There are some sites that have reprinted the Star Frontiers material. I have Crash on Voltunius as a Word File, the system is easy to convert to D20 and hence T20. Ability scores are based on percentile dice, you can convert that to D20 very easily. Stamina converts directly into Traveller Stamina, just got to find the approprate level. Star Frontiers characters don't have classes though, some creativity will be involved to figure out which character class is appropriate. I like the floor plans that come with Knight Hawks.
Yeah, it's a good site. They have my colour star map on there.
 
Originally posted by Space Cadet:
...

Wormholes have exotic matter propping open their throats, and since this matter is highly speculative, its hard to discuss what is possible.

...

Typically an engineered Wormhole is an area of curved space with a corridor of flat space leading through it. To accomplish this, you need alot of exotic negative mass matter to negate the gravity field locally so objects can pass through.

...
That's what I said, "It wouldn't work."
 
So you say Carl Sagan is wrong?

I have no way to judge what you claim, I am sure professional astronomers and cosmologists are of two minds about this. Since no one really knows, no one has seen a wormhole, they are theretical constructs mathematically deduced through the application of Einsteinian physics and perhaps reinforced with quantum mechanical uncertainty.
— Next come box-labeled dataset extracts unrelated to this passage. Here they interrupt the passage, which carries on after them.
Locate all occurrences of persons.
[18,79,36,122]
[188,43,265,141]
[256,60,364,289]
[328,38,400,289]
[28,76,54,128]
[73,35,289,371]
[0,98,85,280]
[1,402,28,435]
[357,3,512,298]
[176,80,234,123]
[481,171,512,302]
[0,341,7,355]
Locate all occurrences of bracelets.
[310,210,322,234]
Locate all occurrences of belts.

Now shall I just take your word for it because Heretic Keklas Rekobah says so, or are you really from the future? I think it is far easier to be certain about some things than about others, maybe wormholes are impossible according to your model of the Universe, but how do you know that your model is the correct one?

I think wormholes make for harder science fiction that Stardrives, because they force you to move to a certain location before traveling to the stars, whereas a Stutterwarp or a jump Drive allows your ships to escape the normal rules of Newtonian/Einsteinian motion. Sorry, your going to have to come up with a better reason to spoil the fun than because you say so. If we listened to too many skeptics, we'd come up with the theory that nothing is possible, nothing will work, and technological progress will suddenly come to a halt tomorrow, a rather boring setting for science fiction if we only stuck with what skeptics thought was possible.